Fanfic su artisti musicali > One Direction
Segui la storia  |       
Autore: Greenfrog    11/02/2013    4 recensioni
"Le foglie ingiallite rappresentano l'autunno con tutta l'incertezza e la malinconia delle creature che ci abbandonano per sempre."
Che cos’è l’autunno? E’ un lento sfrigolio di verdure arrostite in cucine arancioni; è lo stridio delle ruote nelle strade la mattina presto; è l’arancione, il rosso e il giallo; sono le foglie che scricchiolano sotto le suole; le caldarroste per strada che impregnano ogni cosa di loro; è l’odore di piaggia e di erba tagliata; è il the con i biscotti alle cinque di pomeriggio; è la malinconia e i sospiri davanti alla finestra; è la felicità fatta da piccole cose; è uno stato d’animo; è un’attesa per qualcosa che alla fine non arriva quasi mai; sono io. Sei tu.
Genere: Drammatico, Introspettivo, Romantico | Stato: in corso
Tipo di coppia: Het | Personaggi: Harry Styles, Nuovo personaggio
Note: nessuna | Avvertimenti: nessuno
Capitoli:
 <<    >>
Per recensire esegui il login o registrati.
Dimensione del testo A A A




Salve a tutte. Ancora grazie infinite per le recensioni e per chi ha messo la storia tra le
ricordate/seguite/preferite. In questo capitolo appare Jase per la prima volta, spero vi piaccia,
e un personaggio che a me affascina molto.

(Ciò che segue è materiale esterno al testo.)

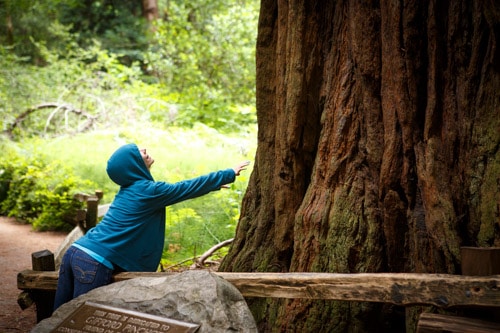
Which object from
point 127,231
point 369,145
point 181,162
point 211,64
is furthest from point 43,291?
point 211,64

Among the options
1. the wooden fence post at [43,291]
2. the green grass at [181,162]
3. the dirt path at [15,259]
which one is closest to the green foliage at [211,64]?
the green grass at [181,162]

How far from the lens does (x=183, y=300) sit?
4156mm

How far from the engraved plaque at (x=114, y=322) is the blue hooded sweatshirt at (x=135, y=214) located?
0.79m

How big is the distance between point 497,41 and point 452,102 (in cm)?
52

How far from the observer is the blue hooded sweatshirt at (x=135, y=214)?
509cm

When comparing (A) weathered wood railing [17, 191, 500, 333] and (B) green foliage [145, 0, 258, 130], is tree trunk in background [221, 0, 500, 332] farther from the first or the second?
(B) green foliage [145, 0, 258, 130]

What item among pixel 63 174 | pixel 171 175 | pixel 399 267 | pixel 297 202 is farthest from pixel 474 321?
pixel 63 174

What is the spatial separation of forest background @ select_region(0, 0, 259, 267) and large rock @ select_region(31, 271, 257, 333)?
144 inches

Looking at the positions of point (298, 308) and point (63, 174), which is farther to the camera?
point (63, 174)

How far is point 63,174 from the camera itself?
39.4 ft

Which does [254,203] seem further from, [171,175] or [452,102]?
[171,175]

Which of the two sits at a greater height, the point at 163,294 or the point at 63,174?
the point at 63,174

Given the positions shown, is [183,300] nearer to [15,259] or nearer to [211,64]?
[15,259]

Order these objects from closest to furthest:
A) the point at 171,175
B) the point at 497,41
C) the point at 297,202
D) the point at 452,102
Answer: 1. the point at 497,41
2. the point at 452,102
3. the point at 297,202
4. the point at 171,175
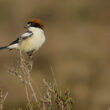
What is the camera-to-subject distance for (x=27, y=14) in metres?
15.8

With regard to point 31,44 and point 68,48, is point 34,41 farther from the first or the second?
point 68,48

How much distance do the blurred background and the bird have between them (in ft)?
0.73

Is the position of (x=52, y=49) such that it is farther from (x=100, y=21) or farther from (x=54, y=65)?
(x=100, y=21)

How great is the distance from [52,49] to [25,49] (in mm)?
6040

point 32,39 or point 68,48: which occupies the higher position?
point 68,48

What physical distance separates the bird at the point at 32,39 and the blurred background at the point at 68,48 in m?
0.22

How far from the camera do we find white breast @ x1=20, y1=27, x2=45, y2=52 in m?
6.42

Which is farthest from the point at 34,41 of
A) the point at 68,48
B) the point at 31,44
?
the point at 68,48

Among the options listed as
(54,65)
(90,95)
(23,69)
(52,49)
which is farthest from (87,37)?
(23,69)

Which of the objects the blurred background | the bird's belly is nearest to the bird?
the bird's belly

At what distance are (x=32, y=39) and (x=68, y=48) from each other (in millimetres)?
6245

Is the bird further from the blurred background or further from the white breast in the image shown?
the blurred background

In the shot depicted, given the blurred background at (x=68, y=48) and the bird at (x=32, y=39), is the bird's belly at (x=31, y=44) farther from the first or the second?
the blurred background at (x=68, y=48)

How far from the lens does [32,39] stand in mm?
6543
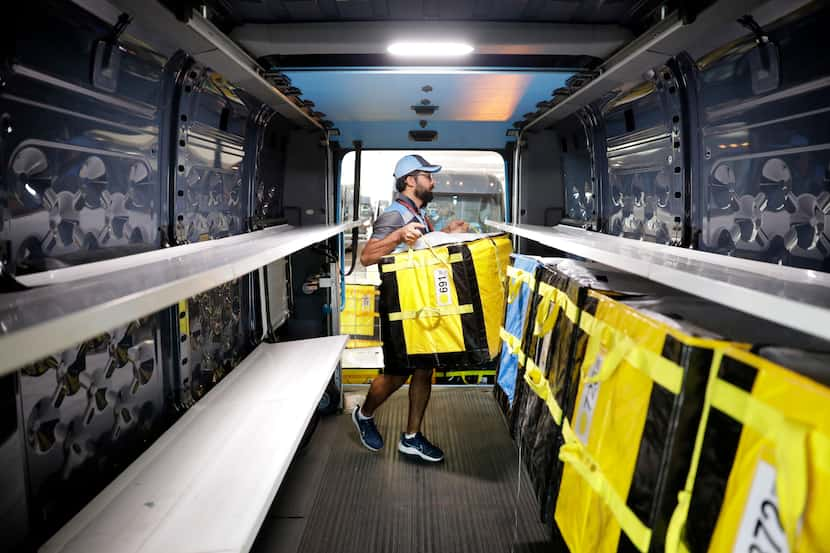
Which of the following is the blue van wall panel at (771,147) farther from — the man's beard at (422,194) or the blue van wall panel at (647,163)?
the man's beard at (422,194)

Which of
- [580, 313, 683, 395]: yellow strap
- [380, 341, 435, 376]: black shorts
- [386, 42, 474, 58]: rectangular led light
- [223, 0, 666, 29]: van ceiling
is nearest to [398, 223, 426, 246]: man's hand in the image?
[380, 341, 435, 376]: black shorts

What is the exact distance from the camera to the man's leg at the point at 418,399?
3861mm

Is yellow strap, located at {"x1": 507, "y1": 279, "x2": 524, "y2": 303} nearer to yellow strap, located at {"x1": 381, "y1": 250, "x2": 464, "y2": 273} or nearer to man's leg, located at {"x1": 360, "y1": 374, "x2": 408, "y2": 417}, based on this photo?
yellow strap, located at {"x1": 381, "y1": 250, "x2": 464, "y2": 273}

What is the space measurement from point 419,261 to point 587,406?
6.50 ft

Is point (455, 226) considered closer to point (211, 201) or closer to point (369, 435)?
point (369, 435)

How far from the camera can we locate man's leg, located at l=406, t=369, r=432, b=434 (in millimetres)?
3861

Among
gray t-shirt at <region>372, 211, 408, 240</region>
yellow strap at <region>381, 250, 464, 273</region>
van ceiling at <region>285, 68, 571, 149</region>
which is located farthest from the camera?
gray t-shirt at <region>372, 211, 408, 240</region>

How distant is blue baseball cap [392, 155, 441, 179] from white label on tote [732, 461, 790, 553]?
3611mm

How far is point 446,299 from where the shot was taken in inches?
136

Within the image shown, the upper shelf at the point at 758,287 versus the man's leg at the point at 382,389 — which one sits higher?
the upper shelf at the point at 758,287

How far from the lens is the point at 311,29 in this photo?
88.0 inches

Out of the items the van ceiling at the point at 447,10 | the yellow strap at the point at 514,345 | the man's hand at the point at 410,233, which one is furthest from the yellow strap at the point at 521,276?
the van ceiling at the point at 447,10

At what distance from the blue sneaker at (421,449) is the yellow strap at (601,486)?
212cm

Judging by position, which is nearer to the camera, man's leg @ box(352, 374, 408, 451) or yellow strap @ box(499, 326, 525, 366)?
yellow strap @ box(499, 326, 525, 366)
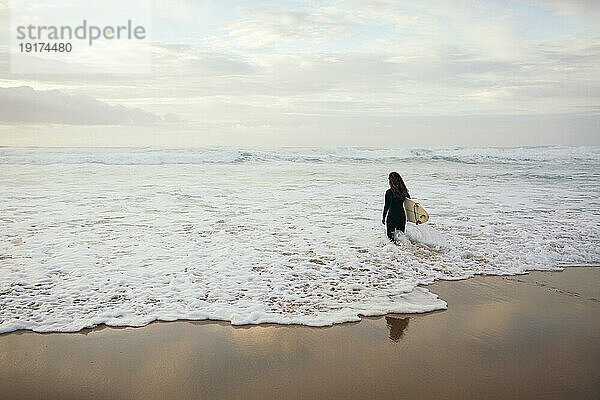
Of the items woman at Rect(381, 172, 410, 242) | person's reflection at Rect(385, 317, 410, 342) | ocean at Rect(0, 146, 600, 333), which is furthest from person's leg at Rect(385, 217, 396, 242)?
person's reflection at Rect(385, 317, 410, 342)

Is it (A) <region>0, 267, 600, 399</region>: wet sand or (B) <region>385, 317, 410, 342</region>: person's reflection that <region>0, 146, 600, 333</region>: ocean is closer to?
(B) <region>385, 317, 410, 342</region>: person's reflection

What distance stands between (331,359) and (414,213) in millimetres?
4462

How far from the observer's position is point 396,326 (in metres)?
4.55

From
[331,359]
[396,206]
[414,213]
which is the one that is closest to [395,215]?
[396,206]

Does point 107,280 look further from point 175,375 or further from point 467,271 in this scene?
point 467,271

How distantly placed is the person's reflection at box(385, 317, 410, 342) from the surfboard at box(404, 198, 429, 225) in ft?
10.8

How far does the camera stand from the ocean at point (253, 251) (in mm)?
5039

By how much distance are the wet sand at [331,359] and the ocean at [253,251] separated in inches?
13.0

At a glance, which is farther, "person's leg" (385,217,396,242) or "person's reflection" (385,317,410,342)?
"person's leg" (385,217,396,242)

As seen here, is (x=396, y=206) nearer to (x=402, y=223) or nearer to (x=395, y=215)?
(x=395, y=215)

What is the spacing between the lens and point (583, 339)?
13.8 ft

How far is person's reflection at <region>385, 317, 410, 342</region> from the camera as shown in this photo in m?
4.32

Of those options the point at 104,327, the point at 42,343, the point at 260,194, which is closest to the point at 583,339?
the point at 104,327

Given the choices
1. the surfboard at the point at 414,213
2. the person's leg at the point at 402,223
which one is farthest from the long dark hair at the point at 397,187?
the person's leg at the point at 402,223
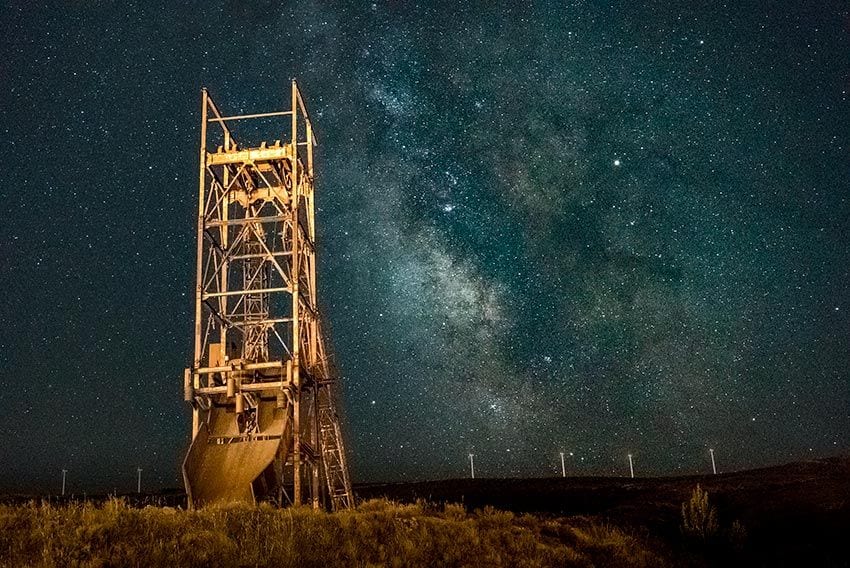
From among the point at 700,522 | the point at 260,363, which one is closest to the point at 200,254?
the point at 260,363

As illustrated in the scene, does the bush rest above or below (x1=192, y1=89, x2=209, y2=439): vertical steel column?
below

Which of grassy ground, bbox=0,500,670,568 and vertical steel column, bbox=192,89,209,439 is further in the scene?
vertical steel column, bbox=192,89,209,439

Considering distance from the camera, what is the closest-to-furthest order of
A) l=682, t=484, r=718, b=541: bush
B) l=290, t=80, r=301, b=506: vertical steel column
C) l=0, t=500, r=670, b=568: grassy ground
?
l=0, t=500, r=670, b=568: grassy ground < l=682, t=484, r=718, b=541: bush < l=290, t=80, r=301, b=506: vertical steel column

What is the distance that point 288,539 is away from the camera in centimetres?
1248

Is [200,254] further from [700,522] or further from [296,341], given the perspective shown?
[700,522]

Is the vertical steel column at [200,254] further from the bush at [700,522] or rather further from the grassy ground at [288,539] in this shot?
the bush at [700,522]

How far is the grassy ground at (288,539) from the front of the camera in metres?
10.7

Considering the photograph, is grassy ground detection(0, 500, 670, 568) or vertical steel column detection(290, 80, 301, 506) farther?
vertical steel column detection(290, 80, 301, 506)

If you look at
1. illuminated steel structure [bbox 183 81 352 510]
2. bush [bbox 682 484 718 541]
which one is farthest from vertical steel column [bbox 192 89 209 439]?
bush [bbox 682 484 718 541]

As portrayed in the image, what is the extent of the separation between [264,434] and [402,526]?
6672 millimetres

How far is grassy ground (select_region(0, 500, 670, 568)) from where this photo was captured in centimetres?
1073

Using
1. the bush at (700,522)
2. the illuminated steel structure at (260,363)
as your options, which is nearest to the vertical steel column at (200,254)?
the illuminated steel structure at (260,363)

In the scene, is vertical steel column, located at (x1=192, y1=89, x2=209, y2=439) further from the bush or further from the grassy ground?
the bush

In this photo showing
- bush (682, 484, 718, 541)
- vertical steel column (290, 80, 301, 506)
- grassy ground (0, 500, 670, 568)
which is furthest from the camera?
vertical steel column (290, 80, 301, 506)
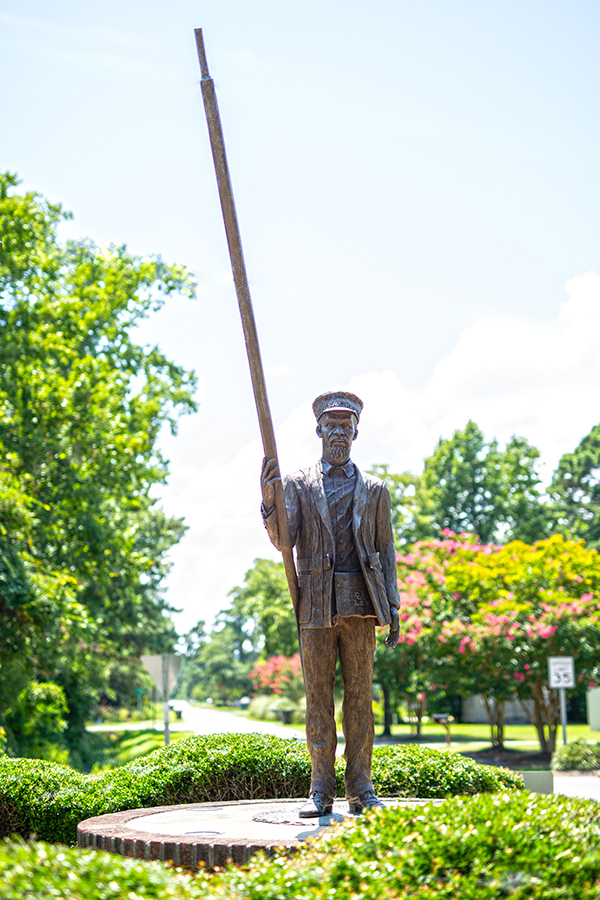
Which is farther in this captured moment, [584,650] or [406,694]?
[406,694]

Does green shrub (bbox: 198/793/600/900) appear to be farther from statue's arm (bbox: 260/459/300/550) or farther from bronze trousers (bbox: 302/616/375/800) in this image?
statue's arm (bbox: 260/459/300/550)

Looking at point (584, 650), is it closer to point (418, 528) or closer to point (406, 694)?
point (406, 694)

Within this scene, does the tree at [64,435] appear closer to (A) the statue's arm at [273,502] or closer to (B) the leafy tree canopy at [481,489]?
(A) the statue's arm at [273,502]

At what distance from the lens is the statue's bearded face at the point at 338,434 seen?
671 centimetres

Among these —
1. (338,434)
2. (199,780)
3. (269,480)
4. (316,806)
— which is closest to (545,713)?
(199,780)

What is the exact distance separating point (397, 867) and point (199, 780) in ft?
Answer: 17.0

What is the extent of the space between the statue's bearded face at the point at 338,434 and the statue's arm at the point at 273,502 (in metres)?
0.36

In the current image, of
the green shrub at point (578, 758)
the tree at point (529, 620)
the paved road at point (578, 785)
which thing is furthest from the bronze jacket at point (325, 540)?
the tree at point (529, 620)

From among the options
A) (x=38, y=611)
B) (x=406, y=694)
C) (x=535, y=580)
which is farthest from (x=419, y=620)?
A: (x=38, y=611)

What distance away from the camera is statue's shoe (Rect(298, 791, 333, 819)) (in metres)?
6.26

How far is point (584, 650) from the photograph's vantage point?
24.2 metres

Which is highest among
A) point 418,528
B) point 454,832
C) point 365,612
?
point 418,528

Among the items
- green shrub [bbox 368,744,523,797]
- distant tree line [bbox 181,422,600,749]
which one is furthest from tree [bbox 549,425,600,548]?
green shrub [bbox 368,744,523,797]

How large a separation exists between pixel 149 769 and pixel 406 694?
2556 centimetres
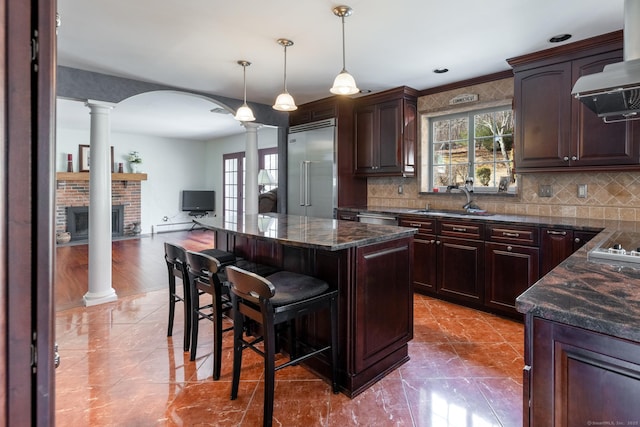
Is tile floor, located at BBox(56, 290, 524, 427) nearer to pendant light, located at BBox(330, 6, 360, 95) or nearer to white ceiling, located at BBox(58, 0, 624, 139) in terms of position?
pendant light, located at BBox(330, 6, 360, 95)

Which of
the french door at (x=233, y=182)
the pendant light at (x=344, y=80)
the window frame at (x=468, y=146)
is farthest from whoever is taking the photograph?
the french door at (x=233, y=182)

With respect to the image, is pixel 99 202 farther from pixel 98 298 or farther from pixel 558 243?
pixel 558 243

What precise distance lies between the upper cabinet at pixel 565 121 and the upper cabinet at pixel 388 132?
1.29m

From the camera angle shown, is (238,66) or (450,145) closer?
(238,66)

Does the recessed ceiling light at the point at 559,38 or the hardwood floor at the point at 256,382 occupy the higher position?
the recessed ceiling light at the point at 559,38

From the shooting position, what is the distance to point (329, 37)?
2.88 metres

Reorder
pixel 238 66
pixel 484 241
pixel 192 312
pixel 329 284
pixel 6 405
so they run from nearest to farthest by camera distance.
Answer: pixel 6 405
pixel 329 284
pixel 192 312
pixel 484 241
pixel 238 66

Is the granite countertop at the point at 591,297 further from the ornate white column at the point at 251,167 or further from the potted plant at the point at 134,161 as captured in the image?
the potted plant at the point at 134,161

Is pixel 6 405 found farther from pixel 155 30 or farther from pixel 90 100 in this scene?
pixel 90 100

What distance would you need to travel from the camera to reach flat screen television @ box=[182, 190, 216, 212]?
30.2ft

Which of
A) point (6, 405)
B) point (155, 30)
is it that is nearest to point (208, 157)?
point (155, 30)

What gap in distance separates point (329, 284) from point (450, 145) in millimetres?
3050

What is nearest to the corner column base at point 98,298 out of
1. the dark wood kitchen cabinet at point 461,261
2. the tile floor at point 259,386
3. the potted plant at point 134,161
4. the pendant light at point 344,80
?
the tile floor at point 259,386

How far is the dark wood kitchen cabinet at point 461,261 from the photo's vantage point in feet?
10.8
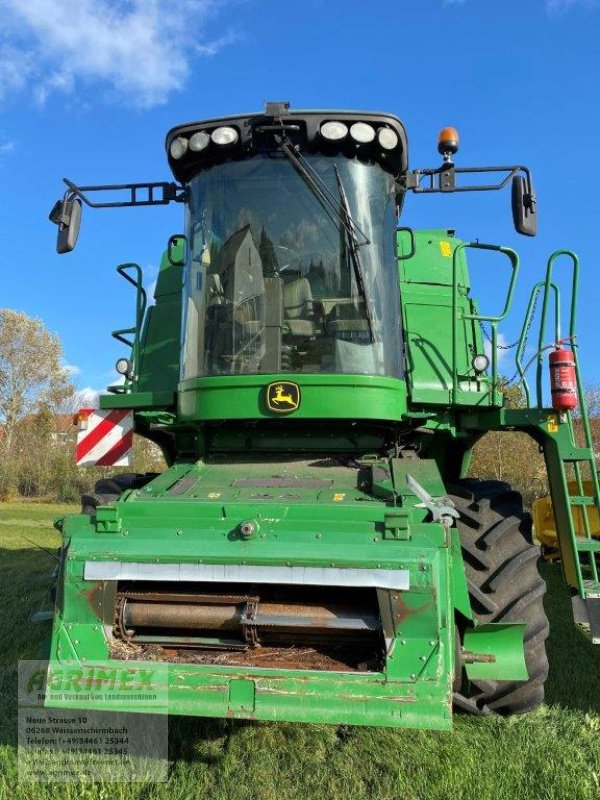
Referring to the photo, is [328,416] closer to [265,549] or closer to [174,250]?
[265,549]

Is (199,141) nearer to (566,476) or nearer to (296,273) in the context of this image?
(296,273)

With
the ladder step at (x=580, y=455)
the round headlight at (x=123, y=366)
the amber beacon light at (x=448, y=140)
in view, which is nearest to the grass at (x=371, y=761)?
the ladder step at (x=580, y=455)

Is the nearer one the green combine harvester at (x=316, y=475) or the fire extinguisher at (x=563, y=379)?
the green combine harvester at (x=316, y=475)

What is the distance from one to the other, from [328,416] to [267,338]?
0.61 m

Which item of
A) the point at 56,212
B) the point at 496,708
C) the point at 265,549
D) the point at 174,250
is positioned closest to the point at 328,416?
the point at 265,549

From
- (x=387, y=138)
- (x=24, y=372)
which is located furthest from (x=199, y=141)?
(x=24, y=372)

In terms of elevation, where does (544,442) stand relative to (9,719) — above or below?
above

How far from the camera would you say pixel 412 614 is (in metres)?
2.93

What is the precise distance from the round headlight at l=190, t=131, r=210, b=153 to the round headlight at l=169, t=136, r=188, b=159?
0.24ft

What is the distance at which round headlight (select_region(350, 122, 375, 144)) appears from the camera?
163 inches

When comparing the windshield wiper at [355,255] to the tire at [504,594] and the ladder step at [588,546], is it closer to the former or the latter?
the tire at [504,594]

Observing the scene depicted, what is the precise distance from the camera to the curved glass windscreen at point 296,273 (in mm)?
4078

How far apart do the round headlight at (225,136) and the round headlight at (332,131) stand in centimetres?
54

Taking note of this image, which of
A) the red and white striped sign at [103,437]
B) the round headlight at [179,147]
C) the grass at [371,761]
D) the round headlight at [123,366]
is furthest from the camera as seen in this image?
the red and white striped sign at [103,437]
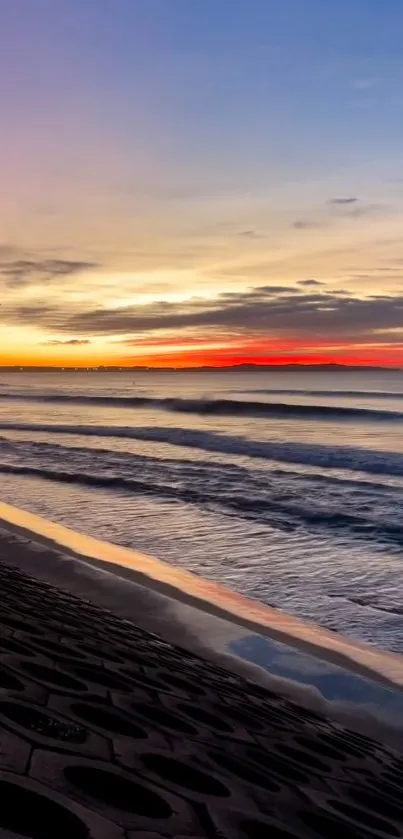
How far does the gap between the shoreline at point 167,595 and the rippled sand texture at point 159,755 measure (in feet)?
5.60

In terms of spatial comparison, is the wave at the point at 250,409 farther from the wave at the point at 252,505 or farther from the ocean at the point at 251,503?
the wave at the point at 252,505

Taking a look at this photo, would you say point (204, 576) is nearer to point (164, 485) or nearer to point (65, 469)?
point (164, 485)

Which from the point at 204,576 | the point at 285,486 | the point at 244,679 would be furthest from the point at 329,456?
the point at 244,679

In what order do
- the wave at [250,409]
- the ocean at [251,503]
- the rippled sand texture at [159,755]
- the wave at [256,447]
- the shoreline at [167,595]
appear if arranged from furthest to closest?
the wave at [250,409], the wave at [256,447], the ocean at [251,503], the shoreline at [167,595], the rippled sand texture at [159,755]

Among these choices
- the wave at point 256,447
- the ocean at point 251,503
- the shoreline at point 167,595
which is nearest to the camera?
the shoreline at point 167,595

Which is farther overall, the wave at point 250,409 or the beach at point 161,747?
the wave at point 250,409

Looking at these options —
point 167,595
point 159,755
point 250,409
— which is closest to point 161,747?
point 159,755

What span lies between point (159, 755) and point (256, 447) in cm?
2294

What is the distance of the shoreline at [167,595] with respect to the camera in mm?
6578

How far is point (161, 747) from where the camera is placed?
3.14 meters

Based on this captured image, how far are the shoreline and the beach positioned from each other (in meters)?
0.56

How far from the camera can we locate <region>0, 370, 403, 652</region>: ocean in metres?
8.91

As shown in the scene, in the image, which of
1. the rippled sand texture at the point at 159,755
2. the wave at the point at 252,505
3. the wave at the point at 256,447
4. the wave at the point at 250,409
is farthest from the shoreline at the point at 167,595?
the wave at the point at 250,409

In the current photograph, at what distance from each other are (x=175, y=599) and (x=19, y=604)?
274 centimetres
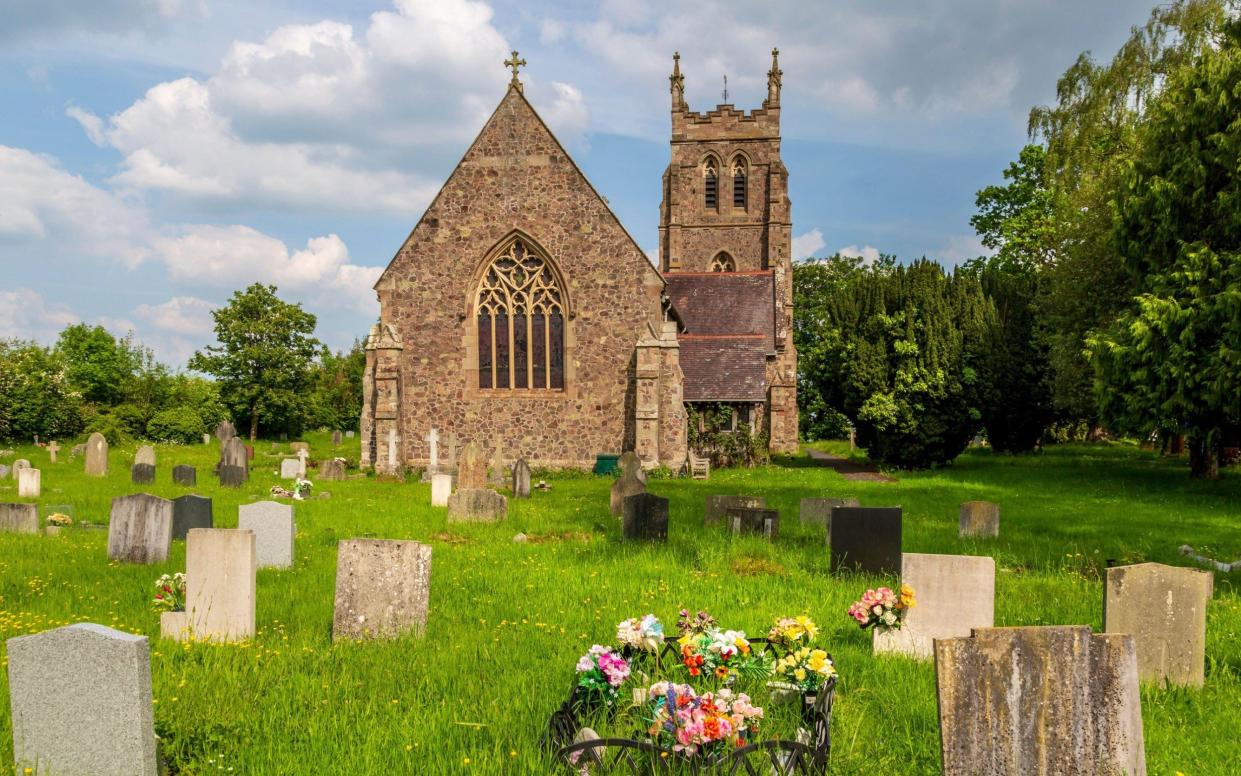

Spero sia lo stesso per voi. Ci tengo a ricordarvi, ancora
una volta, che Harry comparirà dopo un pò. Ancora grazie. Un bacio e buona lettura.

Green xx



Image and video hosting by TinyPic




Percorro il viale alberato in religioso silenzio, ascoltando il fruscio delle foglie trasportate dal vento e le gomme che bruciano l’asfalto nelle strade. Mi piace questa via, è tranquilla e serena, silenziosa.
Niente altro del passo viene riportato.